平和エッセイ

スピリチュアルな視点から平和について考える

渥美和彦氏と統合医療

2007年06月07日 | Weblog
6月5日に渥美和彦氏の講演を聞きました。

渥美氏は、東大医学部名誉教授で、日本ではじめて人工心臓を開発し、レーザー医療を導入するなど、最先端医療に従事してきた医学者です。手塚治虫の同級生で、「鉄腕アトム」の「お茶の水博士」のモデルの一人だそうです。(もう一人のモデルは小松左京)。そう言われれば、たしかに顔が似ています。

渥美先生は現在、JACT理事長で、西洋医学と代替医療・伝統医療を統合した統合医療の重要性を語ってくれました。

伝統医療というのは、西洋近代医学が導入されるまで、それぞれの文化圏で行なわれていた医療です。日本でいえば、鍼灸、指圧、按摩、漢方薬などがありますが、これは中国から輸入した要素が含まれています。インドにはアーユルヴェーダ医学があり、チベットにはチベット医学があります。ヨーロッパにはホメオパシーがあります

ところが、近代になって西洋医学が科学的医療として独占的な地位を確立すると、そういう伝統医学は非科学的な迷信的医療として、劣等的な地位に追いやられてしまいました。

西洋医学が感染症の治療や予防などに大きな成果をあげてきたことは事実です。しかし、西洋医学ではいまだに治療できない病気が多々あります。そういう病気に、意外と伝統医療が効果があったりするのです。

近年、西洋医学からは蔑視されてきた伝統医療が、再評価され、英語ではalternative medicine(別の医療、代替医療)と呼ばれるようになりました。代替医療には、伝統医療だけでなく、最近になって開発された、非正統的な(つまり、大学医学部でまだ承認されていない)医療も含まれます。

西洋医学と代替医療には以下のような違いがあります。
 西洋医学:分析的、臓器を治す
 代替医療:全体的、健康を回復させる

 西洋医学:原因を特定し、除去する
 代替医療:免疫力を高め、自然治癒を目指す


西洋医学は現在では、細胞、遺伝子、量子のレベルまで細分化されつつありますが、それによって、病人は様々な医療機器に縛りつけられ、当の人間の生活の質が置き去りにされてしまっている感がなきにしもあらずです。

極端な話、西洋医学では、病気は治ったが、人間は死んだ、ということも起こります。代替医療にはそういう非人間性はありません。

もっとも、代替医療は玉石混合というか、たくさんの石の中に少し玉が混じっている程度で、西洋医学の立場から、その効果を検証することが重要だ、と渥美先生は述べていました。つまり、21世紀の医療は、近代西洋医学と代替・伝統医療を統合した統合医療になるべきだ、という考えです。
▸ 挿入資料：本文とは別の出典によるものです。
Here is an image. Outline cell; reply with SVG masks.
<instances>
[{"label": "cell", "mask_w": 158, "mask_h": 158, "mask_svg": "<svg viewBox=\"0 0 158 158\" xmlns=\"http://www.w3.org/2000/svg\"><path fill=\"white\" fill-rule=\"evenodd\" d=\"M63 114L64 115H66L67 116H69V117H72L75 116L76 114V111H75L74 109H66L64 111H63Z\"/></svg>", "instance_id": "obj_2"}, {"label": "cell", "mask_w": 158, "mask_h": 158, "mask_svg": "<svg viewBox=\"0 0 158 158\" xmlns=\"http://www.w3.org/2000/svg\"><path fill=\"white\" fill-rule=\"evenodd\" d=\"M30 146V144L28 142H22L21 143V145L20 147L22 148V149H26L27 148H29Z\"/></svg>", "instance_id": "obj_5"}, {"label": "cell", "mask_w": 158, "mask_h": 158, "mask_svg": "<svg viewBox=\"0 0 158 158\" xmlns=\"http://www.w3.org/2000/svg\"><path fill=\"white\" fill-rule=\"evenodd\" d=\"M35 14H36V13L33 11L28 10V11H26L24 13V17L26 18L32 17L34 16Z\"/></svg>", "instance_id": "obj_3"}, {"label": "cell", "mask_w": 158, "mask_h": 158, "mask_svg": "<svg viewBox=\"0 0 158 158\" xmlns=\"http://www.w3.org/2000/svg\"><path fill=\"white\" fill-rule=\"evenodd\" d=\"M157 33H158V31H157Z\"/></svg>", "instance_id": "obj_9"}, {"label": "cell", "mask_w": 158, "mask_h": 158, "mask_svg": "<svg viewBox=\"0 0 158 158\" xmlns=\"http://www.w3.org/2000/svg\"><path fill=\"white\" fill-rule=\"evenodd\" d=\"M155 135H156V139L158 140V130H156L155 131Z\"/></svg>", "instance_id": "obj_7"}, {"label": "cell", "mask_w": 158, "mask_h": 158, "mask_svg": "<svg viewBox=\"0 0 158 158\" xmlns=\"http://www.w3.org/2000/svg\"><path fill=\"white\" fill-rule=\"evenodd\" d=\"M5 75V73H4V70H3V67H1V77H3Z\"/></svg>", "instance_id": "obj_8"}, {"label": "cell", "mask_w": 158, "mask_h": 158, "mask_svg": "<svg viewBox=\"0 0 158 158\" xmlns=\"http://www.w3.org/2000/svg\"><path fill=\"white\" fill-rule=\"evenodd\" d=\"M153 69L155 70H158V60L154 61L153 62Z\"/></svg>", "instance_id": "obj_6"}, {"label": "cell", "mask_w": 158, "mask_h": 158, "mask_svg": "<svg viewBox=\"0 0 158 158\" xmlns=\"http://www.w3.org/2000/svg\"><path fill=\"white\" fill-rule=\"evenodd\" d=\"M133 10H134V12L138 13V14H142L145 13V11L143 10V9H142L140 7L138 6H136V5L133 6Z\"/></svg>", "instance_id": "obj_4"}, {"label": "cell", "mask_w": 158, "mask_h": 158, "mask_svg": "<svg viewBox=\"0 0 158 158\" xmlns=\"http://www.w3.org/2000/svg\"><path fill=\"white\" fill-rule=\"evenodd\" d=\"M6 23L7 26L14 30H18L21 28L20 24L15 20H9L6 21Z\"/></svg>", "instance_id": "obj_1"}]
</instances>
これまでの西洋医学というものは、この病気に対してこの薬を飲めば、この程度の数の人がよくなりますよ、という確率の医学ですが、その確率に入らなかった人は治らないわけです。治療というものはこれからは個人個人に合わせたオーダーメイドになるべきだし、そういう道が開けつつあるとのことです。

現在では、タンパク質チップというものが開発され、どの治療法がその人にとって最も有効か、ということがかなり正確にわかる道が開けてきた、ということです。つまり、ある薬なり、サプリメントなりを摂取する前と後でタンパク質チップの変化を調べて、それがどの程度効いたのかがわかるようになりつつあるということです。

代替医療、統合医療についてはアメリカが進んでいて、日本は非常に遅れているとのことです。アメリカで代替医療が盛んになったのは、アメリカには日本のような完備された健康・医療保険制度がないことが最大の原因のようです。自腹で医療費を支払わなければならないので、コンシューマーの立場から、真に自分にとって有効で、経費的にもリーズナブルな医療を求めるようになるわけです。

これに対して、日本では立派な保険制度がありますが、保険金は西洋医学的治療にしか支払われず、代替医療では保険が認められないことが多いのです。日本の医学界はそれにあぐらをかいて、世界の医学界の動向については無知もいいところで、まるで鎖国状態だそうです。患者は、コンシューマーの立場から、自分たちにとってよりよい医療を要求していかなければならない、と渥美先生はと言っていました。

さらに、健康な生活には、きれいな水や空気といった自然環境が重要で、そのためにも持続可能な世界、平和な世界が築かれねばならないし、最終的には、身体と心は相関しているので、身体が健康になると同時に、心の立派な人間を育てていく必要がある、というお話でした。

渥美先生は、東大医学部という西洋医学の牙城で最先端のお仕事をしながら、その限界を知り、真に人間のため、患者のための医療を目指す、立派な先生でした。